═════ Supplied entries ═════

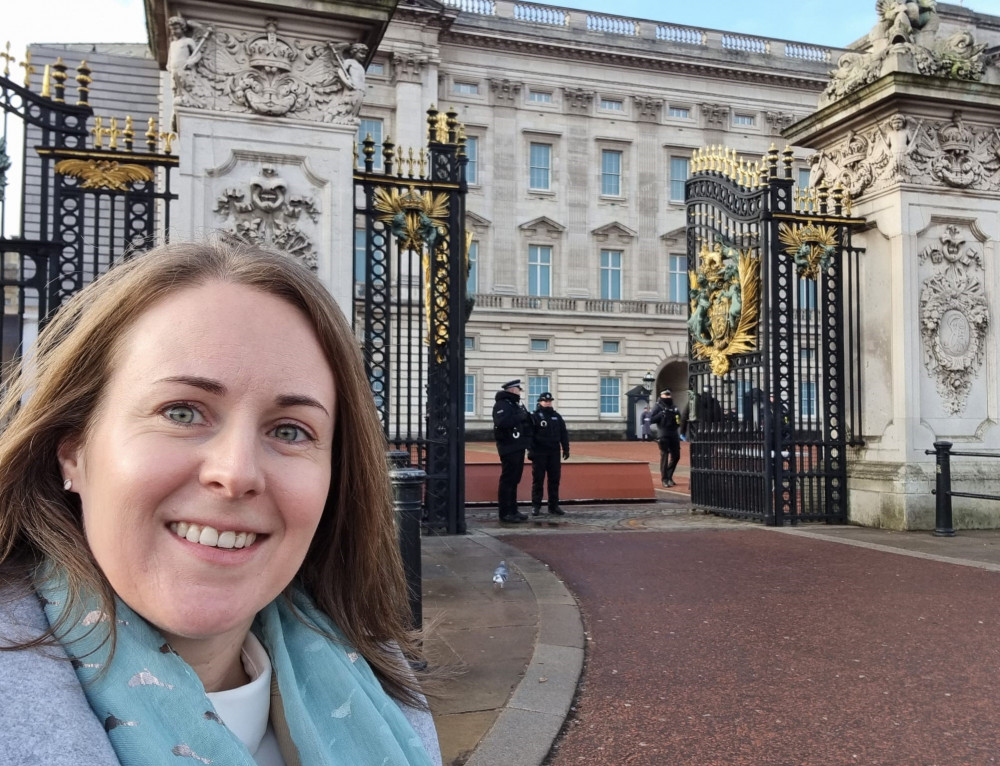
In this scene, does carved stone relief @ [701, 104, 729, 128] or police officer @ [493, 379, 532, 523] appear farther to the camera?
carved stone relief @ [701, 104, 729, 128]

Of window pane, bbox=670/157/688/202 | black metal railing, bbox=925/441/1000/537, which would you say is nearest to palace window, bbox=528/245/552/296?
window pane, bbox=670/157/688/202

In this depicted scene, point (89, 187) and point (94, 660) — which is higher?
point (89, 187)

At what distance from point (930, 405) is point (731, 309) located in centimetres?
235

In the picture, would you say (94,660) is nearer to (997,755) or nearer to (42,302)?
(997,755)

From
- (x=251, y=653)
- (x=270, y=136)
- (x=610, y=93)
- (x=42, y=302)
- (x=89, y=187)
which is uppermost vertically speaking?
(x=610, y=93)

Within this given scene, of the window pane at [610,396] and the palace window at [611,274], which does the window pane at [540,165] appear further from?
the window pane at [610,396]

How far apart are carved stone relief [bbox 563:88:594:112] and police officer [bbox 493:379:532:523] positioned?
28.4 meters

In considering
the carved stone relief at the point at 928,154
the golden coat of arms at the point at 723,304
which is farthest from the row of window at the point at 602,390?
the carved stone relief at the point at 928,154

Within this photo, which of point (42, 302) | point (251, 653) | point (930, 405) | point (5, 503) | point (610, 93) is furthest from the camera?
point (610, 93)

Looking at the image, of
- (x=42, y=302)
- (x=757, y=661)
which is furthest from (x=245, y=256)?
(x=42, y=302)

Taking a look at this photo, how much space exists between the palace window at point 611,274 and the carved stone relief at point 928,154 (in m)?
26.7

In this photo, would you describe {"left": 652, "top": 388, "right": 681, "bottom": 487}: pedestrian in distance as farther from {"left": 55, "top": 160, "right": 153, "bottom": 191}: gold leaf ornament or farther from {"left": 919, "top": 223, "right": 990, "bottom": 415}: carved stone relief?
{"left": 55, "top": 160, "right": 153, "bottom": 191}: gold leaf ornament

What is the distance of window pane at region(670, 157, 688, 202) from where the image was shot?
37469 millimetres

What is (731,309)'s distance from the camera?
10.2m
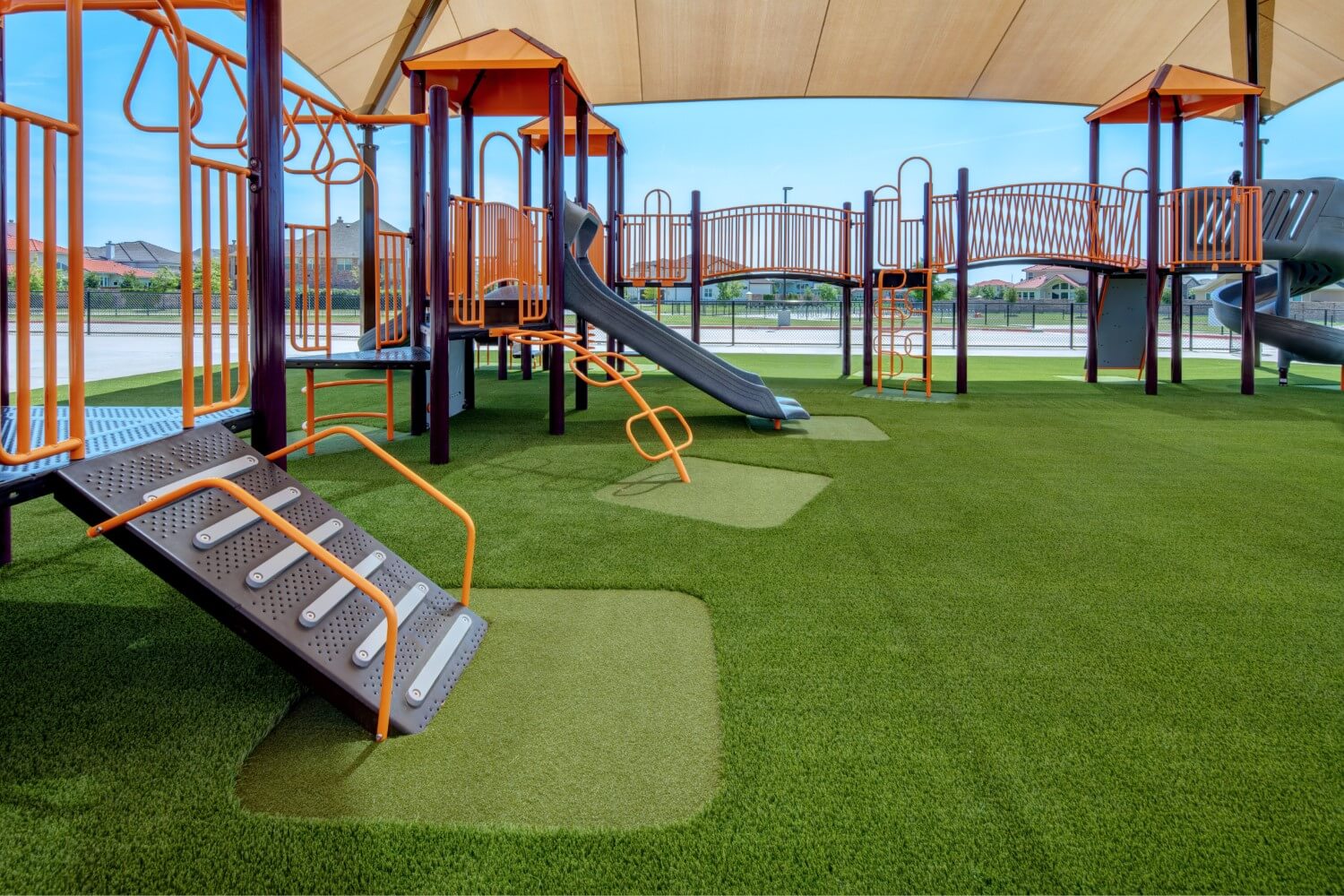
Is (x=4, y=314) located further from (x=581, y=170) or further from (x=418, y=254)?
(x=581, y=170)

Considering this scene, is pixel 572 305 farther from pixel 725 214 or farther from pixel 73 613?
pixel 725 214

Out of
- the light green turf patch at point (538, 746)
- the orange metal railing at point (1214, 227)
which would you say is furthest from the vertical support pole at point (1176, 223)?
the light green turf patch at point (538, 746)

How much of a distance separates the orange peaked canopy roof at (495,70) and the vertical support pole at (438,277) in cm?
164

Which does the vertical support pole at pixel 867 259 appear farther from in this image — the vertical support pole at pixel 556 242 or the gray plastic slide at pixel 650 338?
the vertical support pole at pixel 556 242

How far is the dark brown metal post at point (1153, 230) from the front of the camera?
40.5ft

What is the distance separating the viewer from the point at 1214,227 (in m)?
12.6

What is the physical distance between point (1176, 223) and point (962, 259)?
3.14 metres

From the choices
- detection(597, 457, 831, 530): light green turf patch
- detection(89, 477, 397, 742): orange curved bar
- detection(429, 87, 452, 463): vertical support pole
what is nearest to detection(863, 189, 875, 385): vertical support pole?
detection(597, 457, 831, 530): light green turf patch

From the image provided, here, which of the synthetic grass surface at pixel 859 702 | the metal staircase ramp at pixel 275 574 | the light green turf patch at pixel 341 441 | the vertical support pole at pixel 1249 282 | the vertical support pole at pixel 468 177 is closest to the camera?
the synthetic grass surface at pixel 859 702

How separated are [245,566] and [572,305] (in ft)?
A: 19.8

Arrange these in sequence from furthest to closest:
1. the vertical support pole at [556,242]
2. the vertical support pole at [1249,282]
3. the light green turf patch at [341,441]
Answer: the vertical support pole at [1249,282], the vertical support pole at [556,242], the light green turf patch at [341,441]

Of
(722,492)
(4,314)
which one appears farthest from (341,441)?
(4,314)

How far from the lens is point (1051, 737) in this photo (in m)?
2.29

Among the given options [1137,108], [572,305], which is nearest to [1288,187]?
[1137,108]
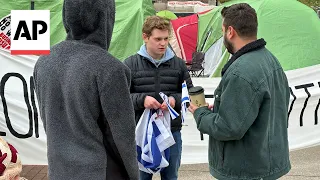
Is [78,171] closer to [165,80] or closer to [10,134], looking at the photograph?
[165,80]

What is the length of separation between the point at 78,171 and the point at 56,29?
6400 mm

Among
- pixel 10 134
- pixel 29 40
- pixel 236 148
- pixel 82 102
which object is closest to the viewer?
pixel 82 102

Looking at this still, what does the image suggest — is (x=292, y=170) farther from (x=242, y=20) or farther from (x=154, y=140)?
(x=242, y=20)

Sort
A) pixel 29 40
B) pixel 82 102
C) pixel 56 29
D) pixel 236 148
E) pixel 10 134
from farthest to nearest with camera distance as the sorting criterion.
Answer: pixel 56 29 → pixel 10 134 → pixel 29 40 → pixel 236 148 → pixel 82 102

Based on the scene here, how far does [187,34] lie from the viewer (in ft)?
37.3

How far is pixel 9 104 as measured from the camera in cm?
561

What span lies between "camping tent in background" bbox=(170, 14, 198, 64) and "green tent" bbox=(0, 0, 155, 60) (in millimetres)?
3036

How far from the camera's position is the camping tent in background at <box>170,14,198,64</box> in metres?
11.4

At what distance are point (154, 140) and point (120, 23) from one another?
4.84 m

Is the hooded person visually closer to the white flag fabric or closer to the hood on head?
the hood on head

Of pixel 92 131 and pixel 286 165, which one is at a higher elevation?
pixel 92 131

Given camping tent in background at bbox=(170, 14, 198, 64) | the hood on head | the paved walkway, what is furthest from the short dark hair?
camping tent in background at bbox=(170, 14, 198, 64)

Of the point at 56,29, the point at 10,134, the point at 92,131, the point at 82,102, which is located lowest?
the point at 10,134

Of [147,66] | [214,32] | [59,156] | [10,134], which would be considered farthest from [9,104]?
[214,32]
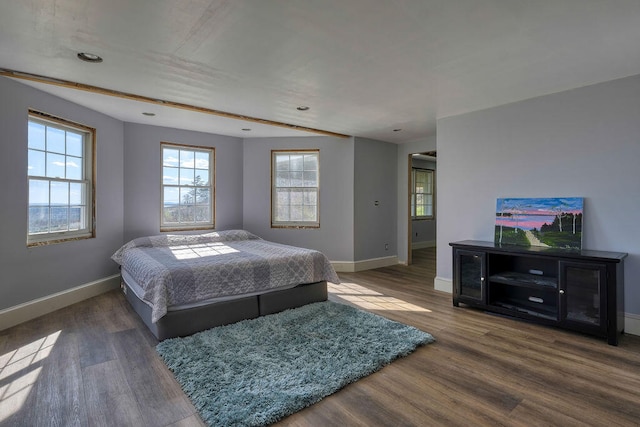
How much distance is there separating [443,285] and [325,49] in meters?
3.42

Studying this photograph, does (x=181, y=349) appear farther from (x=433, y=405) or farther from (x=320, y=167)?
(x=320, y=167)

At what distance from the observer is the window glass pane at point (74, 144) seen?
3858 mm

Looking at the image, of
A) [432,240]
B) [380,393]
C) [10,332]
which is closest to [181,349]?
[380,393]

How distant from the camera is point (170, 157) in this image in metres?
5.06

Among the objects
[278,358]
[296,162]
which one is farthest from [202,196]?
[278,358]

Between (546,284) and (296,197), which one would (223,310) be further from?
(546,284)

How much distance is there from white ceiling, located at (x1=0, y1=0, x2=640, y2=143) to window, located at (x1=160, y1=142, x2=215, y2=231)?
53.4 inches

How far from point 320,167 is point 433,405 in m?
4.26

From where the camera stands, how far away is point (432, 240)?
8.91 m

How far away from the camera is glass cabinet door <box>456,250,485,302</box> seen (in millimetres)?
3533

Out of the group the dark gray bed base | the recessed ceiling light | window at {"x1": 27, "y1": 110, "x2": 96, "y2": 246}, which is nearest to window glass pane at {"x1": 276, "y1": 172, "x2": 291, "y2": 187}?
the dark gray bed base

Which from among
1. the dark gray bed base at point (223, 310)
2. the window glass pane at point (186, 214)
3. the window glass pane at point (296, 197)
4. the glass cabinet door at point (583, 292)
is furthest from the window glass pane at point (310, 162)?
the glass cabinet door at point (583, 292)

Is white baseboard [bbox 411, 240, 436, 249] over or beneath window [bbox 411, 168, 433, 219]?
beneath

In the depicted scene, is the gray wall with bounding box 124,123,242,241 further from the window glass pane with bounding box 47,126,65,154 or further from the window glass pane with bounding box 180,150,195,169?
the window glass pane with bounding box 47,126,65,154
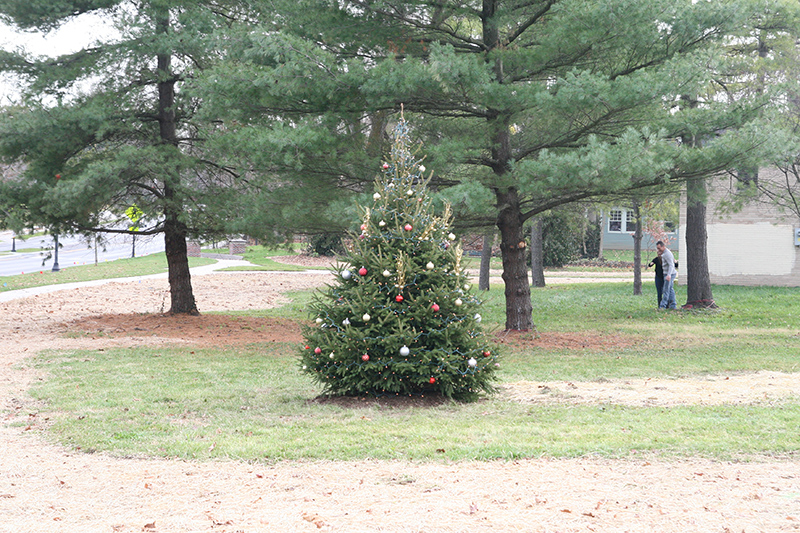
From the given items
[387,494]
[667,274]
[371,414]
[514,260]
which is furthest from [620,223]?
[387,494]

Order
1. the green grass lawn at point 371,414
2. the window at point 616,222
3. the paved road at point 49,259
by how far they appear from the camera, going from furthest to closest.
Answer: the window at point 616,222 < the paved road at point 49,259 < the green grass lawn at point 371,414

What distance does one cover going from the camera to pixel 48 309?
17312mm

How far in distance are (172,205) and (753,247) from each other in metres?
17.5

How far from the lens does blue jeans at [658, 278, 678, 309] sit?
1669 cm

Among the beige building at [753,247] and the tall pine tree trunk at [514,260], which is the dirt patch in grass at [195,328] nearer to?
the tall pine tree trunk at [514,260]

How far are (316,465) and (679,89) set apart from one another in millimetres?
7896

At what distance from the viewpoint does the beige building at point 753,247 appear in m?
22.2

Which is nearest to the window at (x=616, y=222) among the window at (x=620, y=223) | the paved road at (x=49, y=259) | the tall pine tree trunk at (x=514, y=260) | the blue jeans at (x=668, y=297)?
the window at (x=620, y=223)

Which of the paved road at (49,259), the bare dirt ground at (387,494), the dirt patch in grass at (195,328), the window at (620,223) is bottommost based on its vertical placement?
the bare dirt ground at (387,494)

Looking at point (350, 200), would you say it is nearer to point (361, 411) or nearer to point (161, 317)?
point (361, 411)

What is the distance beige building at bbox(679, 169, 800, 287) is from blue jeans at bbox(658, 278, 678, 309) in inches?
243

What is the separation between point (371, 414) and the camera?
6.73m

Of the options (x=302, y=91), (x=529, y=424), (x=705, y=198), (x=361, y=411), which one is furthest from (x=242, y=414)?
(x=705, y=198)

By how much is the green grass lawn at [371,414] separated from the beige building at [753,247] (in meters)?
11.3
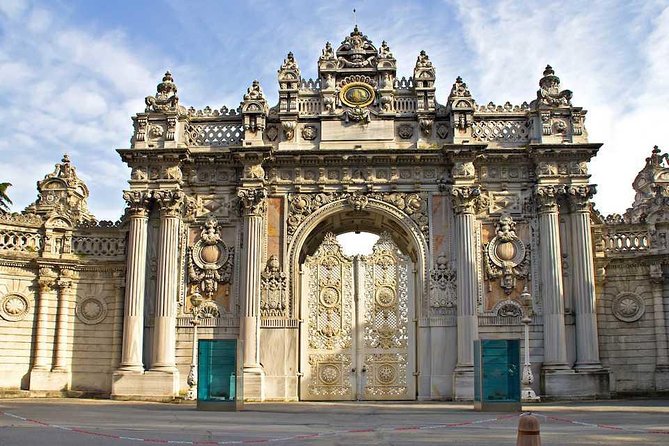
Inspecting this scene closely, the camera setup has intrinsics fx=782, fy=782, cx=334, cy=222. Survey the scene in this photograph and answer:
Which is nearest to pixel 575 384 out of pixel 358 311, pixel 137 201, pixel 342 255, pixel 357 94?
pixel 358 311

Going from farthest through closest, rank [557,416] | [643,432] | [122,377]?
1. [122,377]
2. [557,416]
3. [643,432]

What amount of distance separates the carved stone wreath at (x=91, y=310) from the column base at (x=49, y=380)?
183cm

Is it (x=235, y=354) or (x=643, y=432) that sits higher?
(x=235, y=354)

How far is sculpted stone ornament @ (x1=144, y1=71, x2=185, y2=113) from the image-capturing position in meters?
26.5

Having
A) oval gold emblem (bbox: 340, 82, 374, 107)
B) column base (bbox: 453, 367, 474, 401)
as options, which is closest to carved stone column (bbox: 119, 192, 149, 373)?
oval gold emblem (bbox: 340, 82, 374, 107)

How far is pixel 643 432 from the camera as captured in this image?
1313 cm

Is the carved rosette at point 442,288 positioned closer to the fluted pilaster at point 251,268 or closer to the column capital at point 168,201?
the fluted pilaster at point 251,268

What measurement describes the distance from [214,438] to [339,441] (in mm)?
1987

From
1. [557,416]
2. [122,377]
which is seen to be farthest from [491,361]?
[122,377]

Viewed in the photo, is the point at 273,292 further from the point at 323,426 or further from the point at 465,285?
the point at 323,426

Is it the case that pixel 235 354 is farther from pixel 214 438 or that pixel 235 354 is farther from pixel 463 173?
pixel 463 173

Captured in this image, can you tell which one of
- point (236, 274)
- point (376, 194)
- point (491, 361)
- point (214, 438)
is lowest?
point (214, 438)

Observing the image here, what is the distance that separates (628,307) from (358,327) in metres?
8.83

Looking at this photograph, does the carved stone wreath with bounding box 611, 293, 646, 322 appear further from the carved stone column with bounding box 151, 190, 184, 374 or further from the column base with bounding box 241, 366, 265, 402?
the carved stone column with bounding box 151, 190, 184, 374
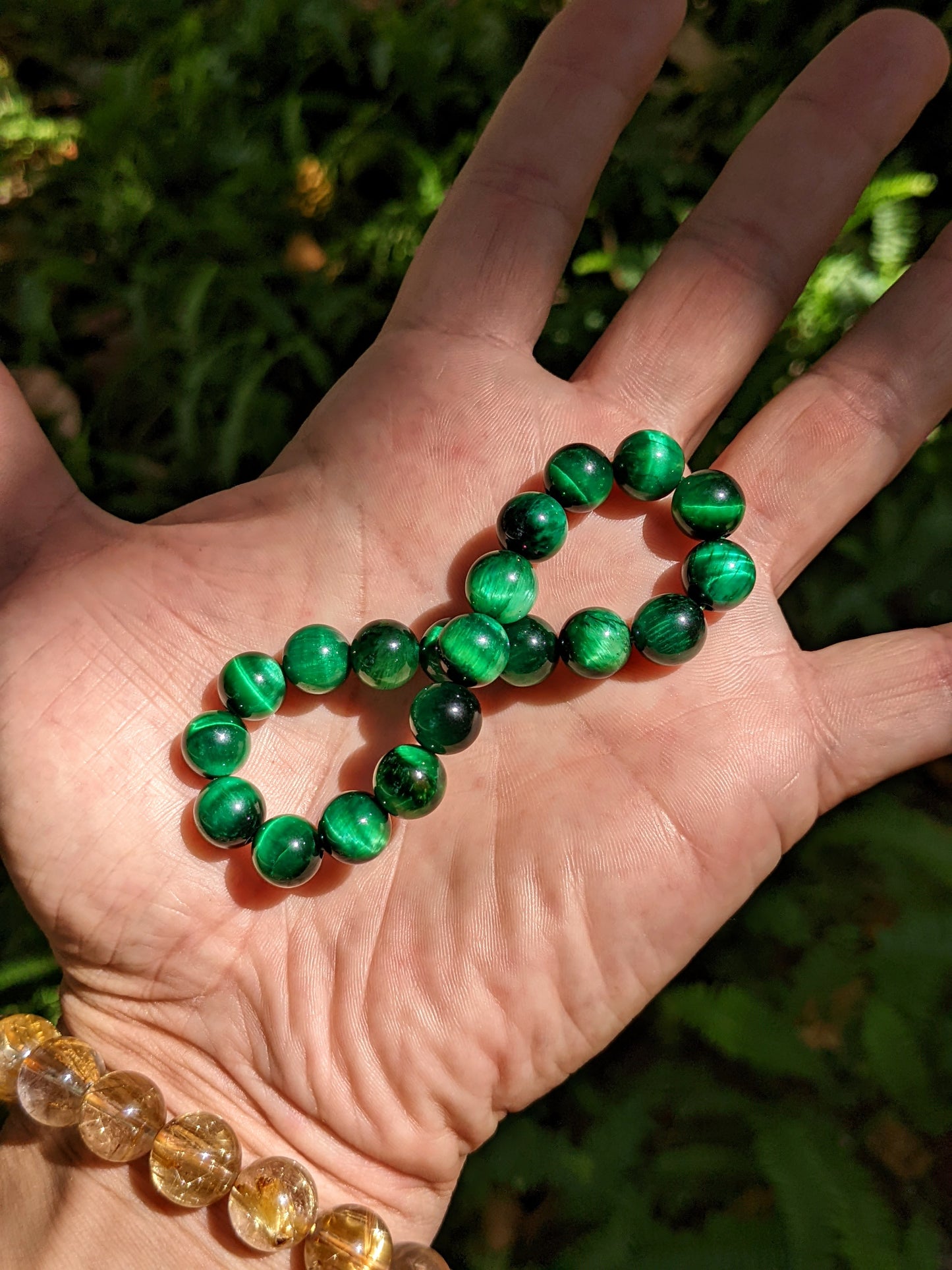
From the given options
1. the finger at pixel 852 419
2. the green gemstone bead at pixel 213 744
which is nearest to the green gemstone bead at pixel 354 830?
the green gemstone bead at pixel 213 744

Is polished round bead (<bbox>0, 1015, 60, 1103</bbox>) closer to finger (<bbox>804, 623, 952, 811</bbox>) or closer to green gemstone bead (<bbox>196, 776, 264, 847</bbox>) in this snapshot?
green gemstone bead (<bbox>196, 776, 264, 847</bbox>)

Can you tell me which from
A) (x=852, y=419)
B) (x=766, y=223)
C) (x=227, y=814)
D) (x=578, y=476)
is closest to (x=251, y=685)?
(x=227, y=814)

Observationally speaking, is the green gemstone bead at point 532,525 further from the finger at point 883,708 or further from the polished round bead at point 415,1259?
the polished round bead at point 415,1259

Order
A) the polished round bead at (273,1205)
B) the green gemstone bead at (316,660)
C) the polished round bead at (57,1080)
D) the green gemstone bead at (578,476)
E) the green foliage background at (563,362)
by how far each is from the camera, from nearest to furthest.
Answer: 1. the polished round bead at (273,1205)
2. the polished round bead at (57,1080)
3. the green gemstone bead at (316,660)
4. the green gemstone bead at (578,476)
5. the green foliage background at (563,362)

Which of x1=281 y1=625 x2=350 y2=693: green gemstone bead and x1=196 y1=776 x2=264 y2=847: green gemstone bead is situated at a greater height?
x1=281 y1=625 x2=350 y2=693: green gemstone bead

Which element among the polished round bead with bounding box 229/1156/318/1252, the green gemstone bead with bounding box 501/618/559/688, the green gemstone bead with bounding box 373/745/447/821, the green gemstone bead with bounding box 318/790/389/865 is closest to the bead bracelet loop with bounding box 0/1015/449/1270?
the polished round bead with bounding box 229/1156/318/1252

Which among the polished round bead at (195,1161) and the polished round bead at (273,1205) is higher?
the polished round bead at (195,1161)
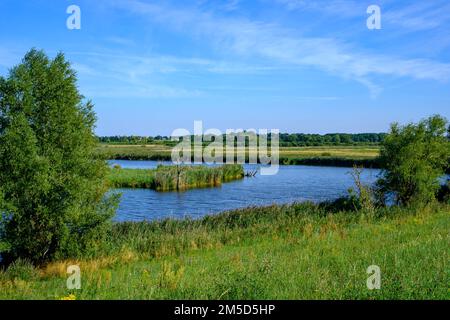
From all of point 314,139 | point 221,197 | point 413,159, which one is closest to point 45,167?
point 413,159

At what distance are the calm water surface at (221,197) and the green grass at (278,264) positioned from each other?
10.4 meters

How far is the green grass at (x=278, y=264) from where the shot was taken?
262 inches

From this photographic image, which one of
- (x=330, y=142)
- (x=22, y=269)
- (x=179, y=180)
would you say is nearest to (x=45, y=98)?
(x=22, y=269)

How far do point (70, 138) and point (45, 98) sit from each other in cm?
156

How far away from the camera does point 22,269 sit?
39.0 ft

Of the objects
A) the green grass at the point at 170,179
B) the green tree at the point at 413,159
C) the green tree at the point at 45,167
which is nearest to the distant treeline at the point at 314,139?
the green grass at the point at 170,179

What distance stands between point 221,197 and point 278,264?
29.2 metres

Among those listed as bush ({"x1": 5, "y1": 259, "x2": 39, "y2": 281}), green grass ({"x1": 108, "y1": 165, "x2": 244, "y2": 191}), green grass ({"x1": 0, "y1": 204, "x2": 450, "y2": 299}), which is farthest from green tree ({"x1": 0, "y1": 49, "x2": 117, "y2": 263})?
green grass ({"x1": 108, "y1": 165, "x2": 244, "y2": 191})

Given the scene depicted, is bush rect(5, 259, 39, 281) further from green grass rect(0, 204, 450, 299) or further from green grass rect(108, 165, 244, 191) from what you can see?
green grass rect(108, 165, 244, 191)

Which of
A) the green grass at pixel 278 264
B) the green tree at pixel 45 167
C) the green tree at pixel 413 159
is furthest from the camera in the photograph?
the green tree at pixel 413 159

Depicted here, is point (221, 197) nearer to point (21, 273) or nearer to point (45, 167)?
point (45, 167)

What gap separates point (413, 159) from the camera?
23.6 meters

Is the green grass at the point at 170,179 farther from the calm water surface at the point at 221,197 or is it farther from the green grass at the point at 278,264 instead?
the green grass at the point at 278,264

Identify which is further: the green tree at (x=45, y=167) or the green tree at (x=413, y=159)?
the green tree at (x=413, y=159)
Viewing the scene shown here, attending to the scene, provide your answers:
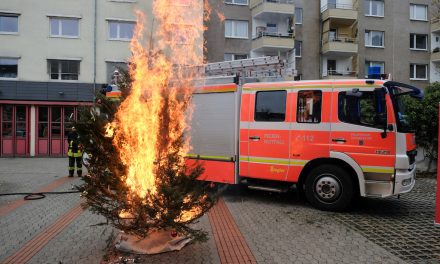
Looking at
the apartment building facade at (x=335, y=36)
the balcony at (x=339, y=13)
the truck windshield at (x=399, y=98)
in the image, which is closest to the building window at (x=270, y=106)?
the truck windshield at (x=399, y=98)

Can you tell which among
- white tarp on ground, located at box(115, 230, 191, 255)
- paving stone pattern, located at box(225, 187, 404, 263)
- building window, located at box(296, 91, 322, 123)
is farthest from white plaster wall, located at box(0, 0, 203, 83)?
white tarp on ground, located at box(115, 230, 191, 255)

═════

Problem requirements:
Turn the part of the data that opens with the line containing "How far away from the camera does" and closes with the line containing "23.6 meters" into a Markdown table with the columns Row and Line. Give each line its own numbered row, and skip blank lines.

Correct answer:
| Row | Line |
|---|---|
| 1 | How far away from the camera does point 22,269 sit? |
| 2 | 39.0 ft |
| 3 | Of the objects |
| 4 | A) the green grass at the point at 170,179 |
| 5 | B) the green tree at the point at 413,159 |
| 6 | C) the green tree at the point at 45,167 |
| 7 | which is nearest to the distant treeline at the point at 314,139? |
| 8 | the green grass at the point at 170,179 |
| 9 | What distance stands between point 221,197 and point 278,264? |
| 10 | 29.2 metres |
| 11 | Among those listed as bush ({"x1": 5, "y1": 259, "x2": 39, "y2": 281}), green grass ({"x1": 108, "y1": 165, "x2": 244, "y2": 191}), green grass ({"x1": 0, "y1": 204, "x2": 450, "y2": 299}), which is farthest from green tree ({"x1": 0, "y1": 49, "x2": 117, "y2": 263})? |
| 12 | green grass ({"x1": 108, "y1": 165, "x2": 244, "y2": 191}) |
| 13 | Given the scene depicted, is bush rect(5, 259, 39, 281) further from green grass rect(0, 204, 450, 299) or further from green grass rect(108, 165, 244, 191) from what you can see? |
| 14 | green grass rect(108, 165, 244, 191) |
| 15 | Which of |
| 16 | A) the green grass at pixel 278 264 |
| 17 | B) the green tree at pixel 45 167 |
| 18 | C) the green tree at pixel 413 159 |
| 19 | is furthest from the camera in the photograph? |
| 20 | the green tree at pixel 413 159 |
| 21 | Depicted here, is point (221, 197) nearer to point (21, 273) or nearer to point (45, 167)? |
| 22 | point (45, 167) |
| 23 | What gap separates point (413, 159) from the camera? |
| 24 | 23.6 meters |